[READING PASSAGE start]

Public support for immigration is increasing. Can that push Congress to act?

- July 13, 2022

Last month, at least 53 migrants were found dead in an abandoned truck in San Antonio — one of the deadliest smuggling events in modern U.S. history. For many, this tragedy exposes the human costs of the country’s harsh restrictions on legal immigration.

Some polls have recently reported that Americans have grown friendlier to immigration over the past decades. For the first time since Gallup started polling on the issue almost 60 years ago, more people say immigration should be increased rather than decreased. That’s a shift from 7 percent in favor of increases and 33 percent in favor of decreases in 1965, with the 2020 numbers suggesting that 34 percent favor increases and 28 percent favor decreases.

But U.S. immigration attitudes may not have warmed as much as those numbers suggest. My new research shows that predominantly Democratic voters who support immigration simply do not see the issue as important as do the predominantly Republican voters who oppose it. As a result, opponents remain more politically influential than supporters.

Americans’ support for immigration is even weaker than it seems

It’s true that a greater proportion of Americans are willing to tell pollsters that they support immigration than before. But that support is still soft.

[READING PASSAGE end]
[EXTRACTED ENTRIES start]

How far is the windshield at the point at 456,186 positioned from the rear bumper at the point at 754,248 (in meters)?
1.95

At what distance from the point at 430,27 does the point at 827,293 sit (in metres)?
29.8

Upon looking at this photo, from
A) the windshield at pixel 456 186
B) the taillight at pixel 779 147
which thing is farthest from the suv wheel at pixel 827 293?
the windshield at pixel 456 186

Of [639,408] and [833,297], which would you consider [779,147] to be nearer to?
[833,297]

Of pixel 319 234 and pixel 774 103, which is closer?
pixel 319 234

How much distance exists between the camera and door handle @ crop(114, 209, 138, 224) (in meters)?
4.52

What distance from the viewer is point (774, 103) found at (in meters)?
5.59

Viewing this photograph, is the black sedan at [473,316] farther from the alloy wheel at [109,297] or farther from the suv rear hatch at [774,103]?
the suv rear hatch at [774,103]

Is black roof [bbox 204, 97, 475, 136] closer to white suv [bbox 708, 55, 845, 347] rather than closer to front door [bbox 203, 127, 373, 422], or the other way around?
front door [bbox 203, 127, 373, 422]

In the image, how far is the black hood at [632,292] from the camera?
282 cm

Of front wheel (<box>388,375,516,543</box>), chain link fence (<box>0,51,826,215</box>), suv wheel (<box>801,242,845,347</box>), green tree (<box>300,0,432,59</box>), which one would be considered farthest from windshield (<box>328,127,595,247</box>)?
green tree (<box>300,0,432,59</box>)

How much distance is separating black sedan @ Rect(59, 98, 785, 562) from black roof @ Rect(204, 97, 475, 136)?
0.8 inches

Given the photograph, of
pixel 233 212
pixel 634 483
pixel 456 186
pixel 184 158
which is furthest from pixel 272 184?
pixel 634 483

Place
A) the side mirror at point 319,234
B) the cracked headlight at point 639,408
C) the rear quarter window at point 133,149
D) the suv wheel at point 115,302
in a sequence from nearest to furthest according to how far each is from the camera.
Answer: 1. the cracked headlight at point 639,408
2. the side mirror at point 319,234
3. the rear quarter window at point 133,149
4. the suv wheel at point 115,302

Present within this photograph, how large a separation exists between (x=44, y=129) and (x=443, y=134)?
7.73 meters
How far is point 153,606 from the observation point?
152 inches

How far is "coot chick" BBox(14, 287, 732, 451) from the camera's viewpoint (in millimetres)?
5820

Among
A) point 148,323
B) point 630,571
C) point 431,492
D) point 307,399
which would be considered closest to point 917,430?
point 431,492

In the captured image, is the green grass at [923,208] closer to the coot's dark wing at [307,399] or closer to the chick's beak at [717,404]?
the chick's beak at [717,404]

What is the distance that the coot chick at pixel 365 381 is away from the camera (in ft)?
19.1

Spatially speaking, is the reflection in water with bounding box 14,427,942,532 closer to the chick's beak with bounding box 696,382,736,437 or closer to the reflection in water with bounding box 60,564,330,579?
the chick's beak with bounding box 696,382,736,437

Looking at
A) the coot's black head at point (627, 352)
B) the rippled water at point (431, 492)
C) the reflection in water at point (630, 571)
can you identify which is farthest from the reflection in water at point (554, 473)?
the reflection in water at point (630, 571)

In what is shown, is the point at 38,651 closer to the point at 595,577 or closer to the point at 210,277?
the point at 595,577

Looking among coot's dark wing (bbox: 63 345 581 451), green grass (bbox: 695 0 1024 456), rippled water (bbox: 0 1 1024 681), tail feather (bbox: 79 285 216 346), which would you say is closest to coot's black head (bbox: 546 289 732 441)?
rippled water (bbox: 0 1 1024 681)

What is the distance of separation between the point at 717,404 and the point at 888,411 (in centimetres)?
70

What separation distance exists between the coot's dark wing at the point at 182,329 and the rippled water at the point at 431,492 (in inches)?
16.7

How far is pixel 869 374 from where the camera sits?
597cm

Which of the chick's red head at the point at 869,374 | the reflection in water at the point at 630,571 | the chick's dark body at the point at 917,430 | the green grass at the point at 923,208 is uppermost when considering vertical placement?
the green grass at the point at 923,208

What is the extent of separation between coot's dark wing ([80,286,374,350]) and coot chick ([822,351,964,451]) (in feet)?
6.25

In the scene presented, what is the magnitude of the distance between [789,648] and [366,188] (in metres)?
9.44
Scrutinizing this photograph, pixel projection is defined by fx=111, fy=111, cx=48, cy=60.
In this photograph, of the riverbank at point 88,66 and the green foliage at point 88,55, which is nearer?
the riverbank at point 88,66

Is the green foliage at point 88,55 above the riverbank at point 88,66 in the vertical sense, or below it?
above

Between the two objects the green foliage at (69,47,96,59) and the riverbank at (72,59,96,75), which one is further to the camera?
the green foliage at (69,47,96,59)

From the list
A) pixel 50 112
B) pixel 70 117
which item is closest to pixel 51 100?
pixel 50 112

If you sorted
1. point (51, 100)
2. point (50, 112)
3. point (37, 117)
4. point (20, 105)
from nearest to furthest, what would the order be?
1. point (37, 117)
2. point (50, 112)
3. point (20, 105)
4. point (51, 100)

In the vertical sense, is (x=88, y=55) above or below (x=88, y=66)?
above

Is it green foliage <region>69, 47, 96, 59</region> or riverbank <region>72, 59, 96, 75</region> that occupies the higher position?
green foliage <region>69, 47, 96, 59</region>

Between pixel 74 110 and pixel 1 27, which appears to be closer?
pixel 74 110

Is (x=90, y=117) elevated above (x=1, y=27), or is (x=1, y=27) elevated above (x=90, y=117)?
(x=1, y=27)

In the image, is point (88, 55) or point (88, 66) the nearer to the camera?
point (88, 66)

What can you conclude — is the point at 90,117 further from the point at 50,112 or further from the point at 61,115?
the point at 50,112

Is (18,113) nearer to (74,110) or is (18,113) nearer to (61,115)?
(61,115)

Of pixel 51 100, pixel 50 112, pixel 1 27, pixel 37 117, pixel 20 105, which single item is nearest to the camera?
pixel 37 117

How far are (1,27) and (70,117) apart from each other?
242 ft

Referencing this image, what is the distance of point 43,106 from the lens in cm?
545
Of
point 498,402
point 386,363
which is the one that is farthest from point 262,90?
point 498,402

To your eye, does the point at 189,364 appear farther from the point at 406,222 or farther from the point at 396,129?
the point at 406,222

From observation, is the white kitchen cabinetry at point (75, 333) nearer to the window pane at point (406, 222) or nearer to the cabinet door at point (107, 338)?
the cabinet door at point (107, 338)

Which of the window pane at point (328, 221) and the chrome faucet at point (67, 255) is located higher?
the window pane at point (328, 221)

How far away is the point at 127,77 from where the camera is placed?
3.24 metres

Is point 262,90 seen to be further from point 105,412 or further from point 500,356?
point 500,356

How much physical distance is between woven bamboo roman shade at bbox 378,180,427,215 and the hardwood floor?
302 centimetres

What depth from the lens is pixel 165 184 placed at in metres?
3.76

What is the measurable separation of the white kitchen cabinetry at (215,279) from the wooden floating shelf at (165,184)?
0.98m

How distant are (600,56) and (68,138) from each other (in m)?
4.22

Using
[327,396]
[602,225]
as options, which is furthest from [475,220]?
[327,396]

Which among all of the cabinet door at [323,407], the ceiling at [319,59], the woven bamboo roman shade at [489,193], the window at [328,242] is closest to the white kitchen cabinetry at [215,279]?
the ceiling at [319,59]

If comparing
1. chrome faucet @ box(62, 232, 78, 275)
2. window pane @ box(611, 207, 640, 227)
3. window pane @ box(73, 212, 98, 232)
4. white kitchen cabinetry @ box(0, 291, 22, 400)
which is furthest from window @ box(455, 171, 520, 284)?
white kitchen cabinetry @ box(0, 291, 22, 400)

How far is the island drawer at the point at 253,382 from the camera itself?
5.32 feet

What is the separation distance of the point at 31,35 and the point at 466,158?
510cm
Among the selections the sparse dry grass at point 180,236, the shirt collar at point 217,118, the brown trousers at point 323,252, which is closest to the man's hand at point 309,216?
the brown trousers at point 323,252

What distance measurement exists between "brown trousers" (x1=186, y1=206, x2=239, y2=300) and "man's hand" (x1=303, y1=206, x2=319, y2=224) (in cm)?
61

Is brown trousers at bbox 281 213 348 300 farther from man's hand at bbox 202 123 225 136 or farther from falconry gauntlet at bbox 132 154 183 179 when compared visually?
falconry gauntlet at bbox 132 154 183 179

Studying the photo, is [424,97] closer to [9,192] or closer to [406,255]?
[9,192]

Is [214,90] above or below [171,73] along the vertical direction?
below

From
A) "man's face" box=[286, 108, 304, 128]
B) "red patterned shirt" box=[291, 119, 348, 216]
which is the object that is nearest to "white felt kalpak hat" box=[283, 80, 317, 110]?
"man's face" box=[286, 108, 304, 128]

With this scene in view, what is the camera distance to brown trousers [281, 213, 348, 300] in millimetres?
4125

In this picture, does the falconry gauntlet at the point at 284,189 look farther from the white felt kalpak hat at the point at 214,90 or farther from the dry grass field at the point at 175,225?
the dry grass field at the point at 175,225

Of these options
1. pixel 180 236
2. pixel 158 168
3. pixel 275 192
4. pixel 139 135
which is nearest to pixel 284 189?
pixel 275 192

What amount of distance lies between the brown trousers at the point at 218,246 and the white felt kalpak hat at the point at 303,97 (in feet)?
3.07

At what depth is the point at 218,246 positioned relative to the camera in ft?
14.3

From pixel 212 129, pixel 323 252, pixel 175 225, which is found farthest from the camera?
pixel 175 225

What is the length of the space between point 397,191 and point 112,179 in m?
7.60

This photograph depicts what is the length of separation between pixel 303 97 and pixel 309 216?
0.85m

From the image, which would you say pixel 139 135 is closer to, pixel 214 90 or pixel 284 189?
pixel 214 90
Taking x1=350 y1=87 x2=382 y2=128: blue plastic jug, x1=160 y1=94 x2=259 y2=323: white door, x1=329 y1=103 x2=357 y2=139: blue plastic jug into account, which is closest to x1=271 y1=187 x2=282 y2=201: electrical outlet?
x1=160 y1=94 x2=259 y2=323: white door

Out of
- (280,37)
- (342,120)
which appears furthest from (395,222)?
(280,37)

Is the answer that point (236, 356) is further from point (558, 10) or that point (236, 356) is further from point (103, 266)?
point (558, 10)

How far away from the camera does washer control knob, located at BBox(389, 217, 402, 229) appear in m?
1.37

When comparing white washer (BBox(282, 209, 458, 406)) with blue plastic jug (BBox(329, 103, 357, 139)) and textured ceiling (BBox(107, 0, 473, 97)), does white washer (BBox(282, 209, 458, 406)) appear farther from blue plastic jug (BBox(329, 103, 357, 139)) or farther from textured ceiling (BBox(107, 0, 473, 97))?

[EXTRACTED ENTRIES end]

WHAT YOU NEED TO DO
1/ Reproduce the stretch of the listing from the line containing "Is the answer" through the end of the listing, word for word.
2/ Proceed with the article on Americans' support for immigration, continuing from its last sentence.

ANSWERS TO THE EXERCISES
1/
Is the answer that point (236, 356) is further from point (558, 10) or that point (236, 356) is further from point (103, 266)?
point (558, 10)

How far away from the camera does washer control knob, located at BBox(389, 217, 402, 229) appear in m?
1.37

When comparing white washer (BBox(282, 209, 458, 406)) with blue plastic jug (BBox(329, 103, 357, 139)) and textured ceiling (BBox(107, 0, 473, 97)), does white washer (BBox(282, 209, 458, 406)) appear farther from blue plastic jug (BBox(329, 103, 357, 139)) or farther from textured ceiling (BBox(107, 0, 473, 97))?

2/
First, the aggregate change does not necessarily mean that individuals have changed their minds on the issue. My research with political scientists Dillon Laaker and Cassidy Reller looks at longitudinal survey data, in which the same respondents were interviewed over a decade. There we found much greater stability in individuals’ immigration attitudes. These attitudes form early in life and reflect deep-seated psychological traits such as openness to experience or ethnocentrism. In other words, if immigration public opinion changes in any significant way, it happens gradually, as older people give way to younger generations with different attitudes.

Second, some scholars find that those people who agree to participate in surveys tend to be more liberal and more ideologically extreme than the general population. People’s refusal to participate in public opinion surveys has only increased over the past decades. As a result, recent polls may be overestimating increases in pro-immigration views.

But even if more people do favor immigration, they may care about this issue less than those who oppose it — and therefore have less influence on public policy.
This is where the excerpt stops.